It is estimated to have a diameter of around a kilometer, making it smaller than NEOWISE, the last Comet was visible to the naked eye when it passed Earth in March 2020. But it will come much closer to Earth, which may make up for the fact that it is not very big. Since its discovery, the Comet has been brightening fast & is now sweeping across the northern constellation Corona Borealis. For now, though, it’s still too dim to see without a telescope or good binoculars- but that is set to change soon. 

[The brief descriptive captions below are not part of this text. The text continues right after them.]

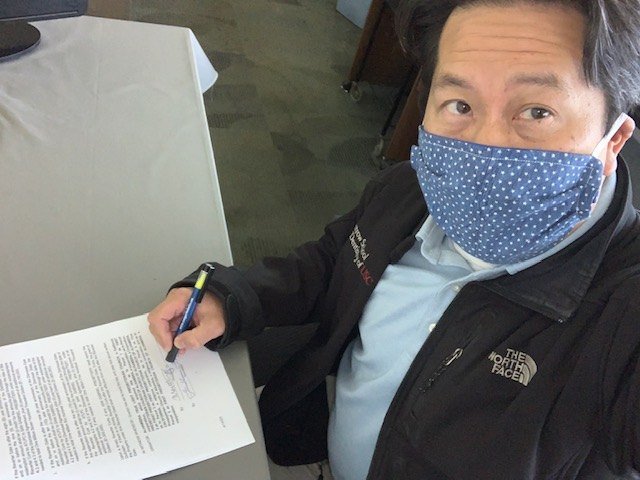 M.Wong signing the Reverter Deed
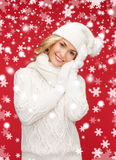 Woman in hat, scarf and mittens Royalty Free Stock Photography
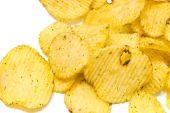 Corrugated potato chips on white — Stock Photo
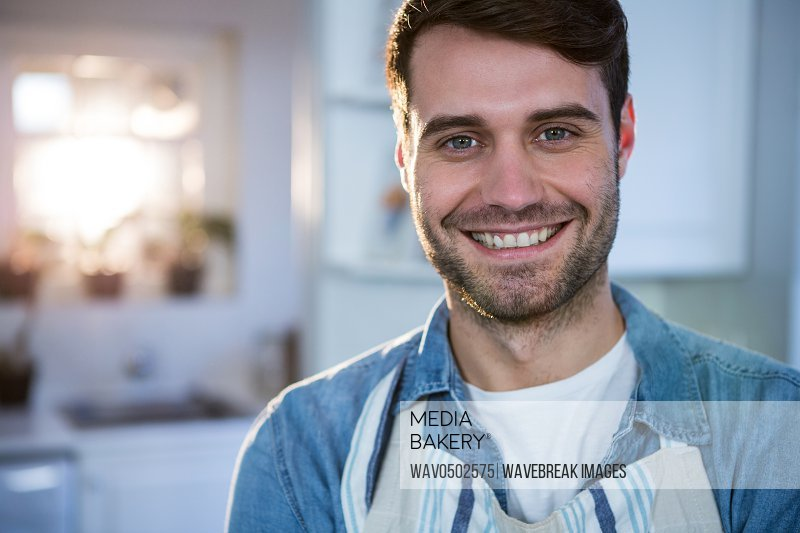 Portrait of man standing in the kitchen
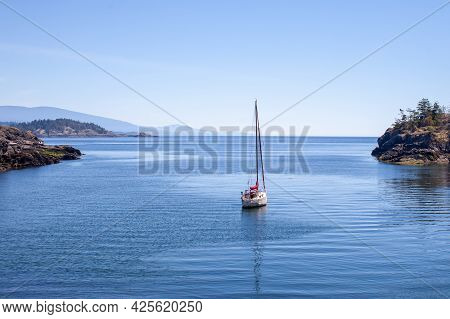 A Sailboat Is Anchored (moored) In A Small Cove On The Southern End Of Thormanby Island, On The Suns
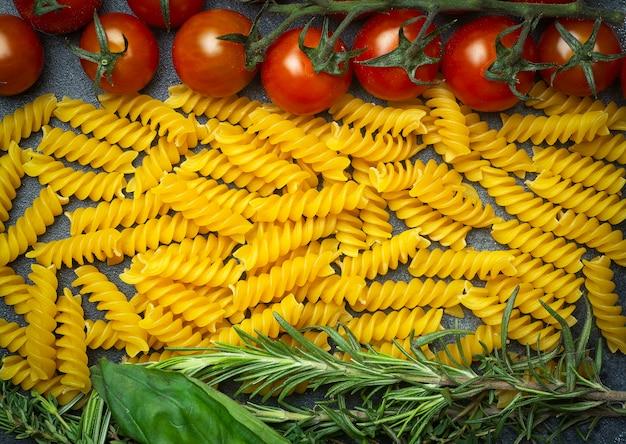 Сырые макароны фузилли с помидорами, зеленью и базиликом. итальянская паста с ингредиентами цветов итальянского флага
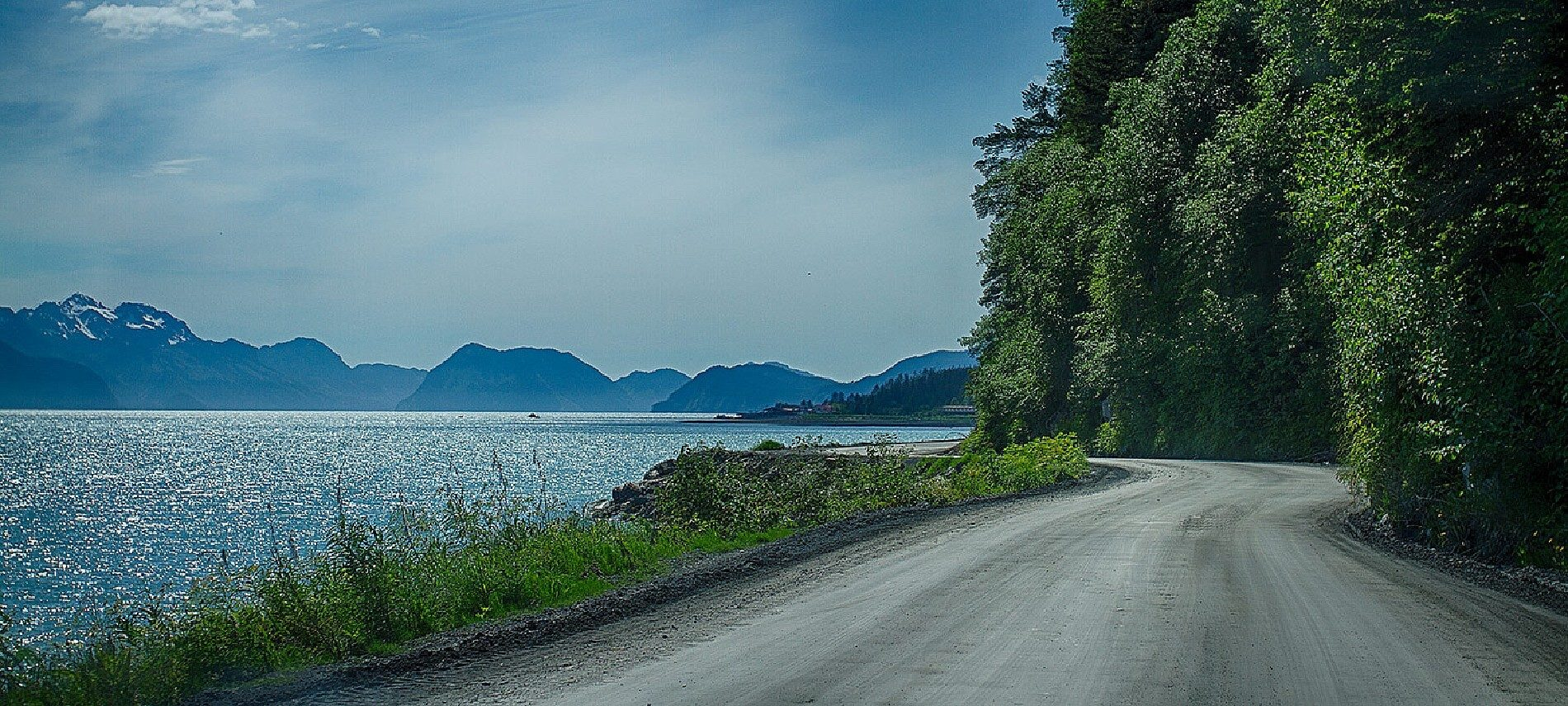Empty winding road next to wooded area following the edge of a large lake surrounded by a mountain range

The comet is closest to Sun on January 12. It “will be brightest when it is closest to the Earth”, Thomas Prince, a physics professor at the California Institute of Technology who works at the Zwicky Transient Facility, told AFP. Prince said another opportunity to locate the Comet in the sky will come on February 10, when it passes close to Mars. Made of ice & dust, the Comet will be easily identifiable because of its distinct greenish aura. The new moon during the weekend of January 21-22 offers a good chance for stargazers in the northern hemisphere. On February 1, it will pass nearest to Earth, making it likely to be spotted with the naked eye if you find yourself in an area with low light pollution. A full moon could make spotting it difficult (the visibility of comets is generally very hard to predict) according to Nicolas Biver, an astrophysicist at the Paris Observatory.